Dancer, Photographer, Artist
What’s your story?
I spent my childhood playing pretend in the woods of the Shenandoah Valley, Virginia, learning how to notice and appreciate the little things from my dad and how to create a comfortable space for people from my mom. As foundational as my parents are in my life story, it’s important to note that I was always raised among community. I started life with an expansive imagination and my creative journey wove in and through the inspirations, teachings, and encouragements of many beautiful souls. With them I learned to sing and dance, draw and paint, knit and crochet, write and act, compose photography, throw pottery and work leather. I grew to love people more than anything and discovered that, in community, I found my joy and passion for life. So I moved from the country to the ever-flowing energy of Boston where I work as a nanny and spend my days surrounded by lovely hearts, striving to express the beauty I learned from my father and the love I learned from my mother.
What do you make?
Hm…what DO I make? Art is creative expression and, for an artist, that is simply all there is. It is found twisted into the fibers of the fabric of life: creating the blocks that make the pattern, the stitching that holds the pattern together and the binding that smooths the edges. My art is easily found in my photography, my dance, and my watercolor.
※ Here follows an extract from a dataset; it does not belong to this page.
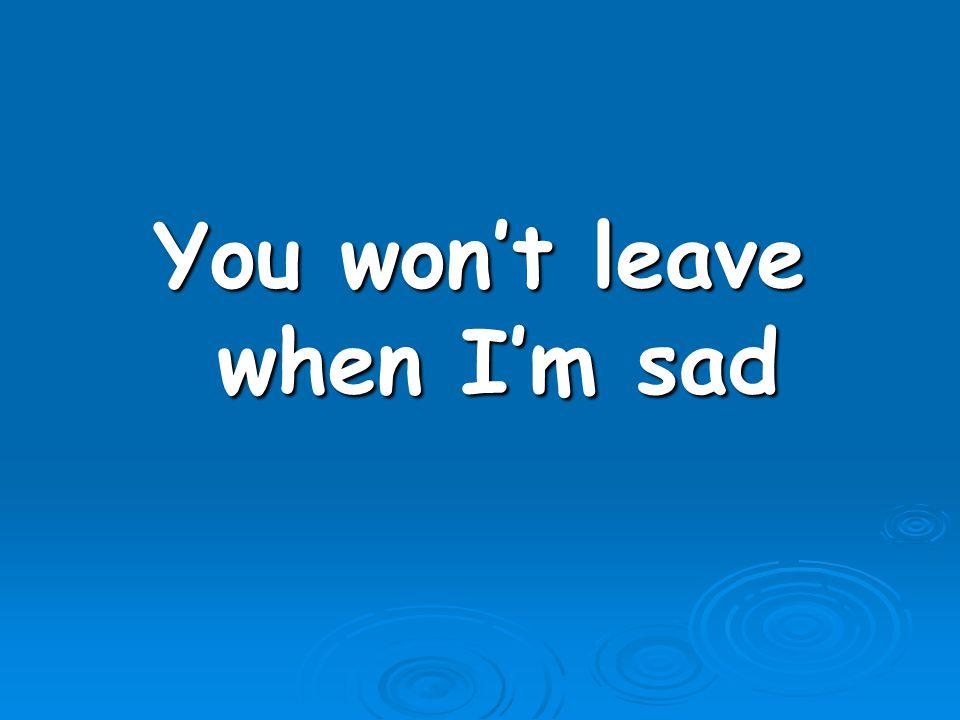 You won't leave when I'm sad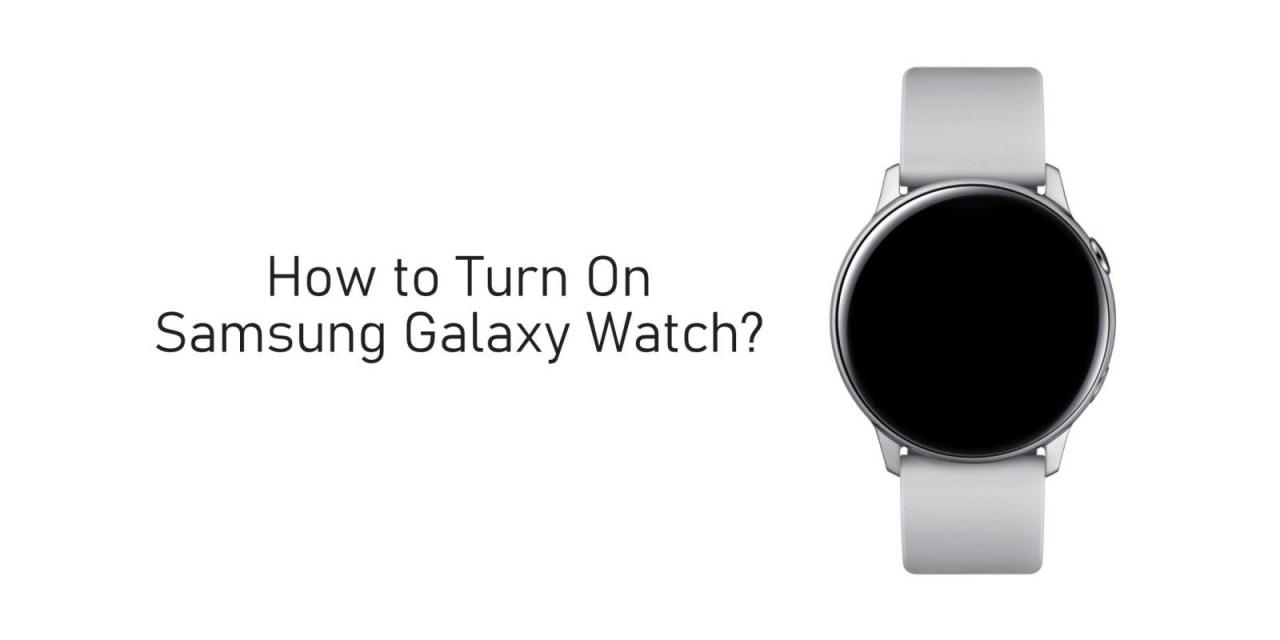How to Turn On Samsung Galaxy Watch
But it also exists in the paper cranes and dried roses I see when I wake up, the outfit I choose to wear, the plants I water on the windowsill, my journaling during breaks at work, the dinner I make with friends and the space of music, dance, and comfort we create together.
How did you get involved with Miranda’s Hearth?
I was introduced to the Hearth through Matthew Reese, learning more about the community as he did. It wasn’t long before he was a member and I, still living in Virginia at the time, was completely enamored with the idea of joining this growing art family. When I moved officially to Boston, I started attending events immediately, as many as I could. I can’t remember exactly when I met Miranda – I feel as though I have known her for as long as I have known about the Hearth – but I will always remember our times spent talking about art and life and the Hearth and that golden moment when she looked me in the eyes and said, “So are you ready to do this?”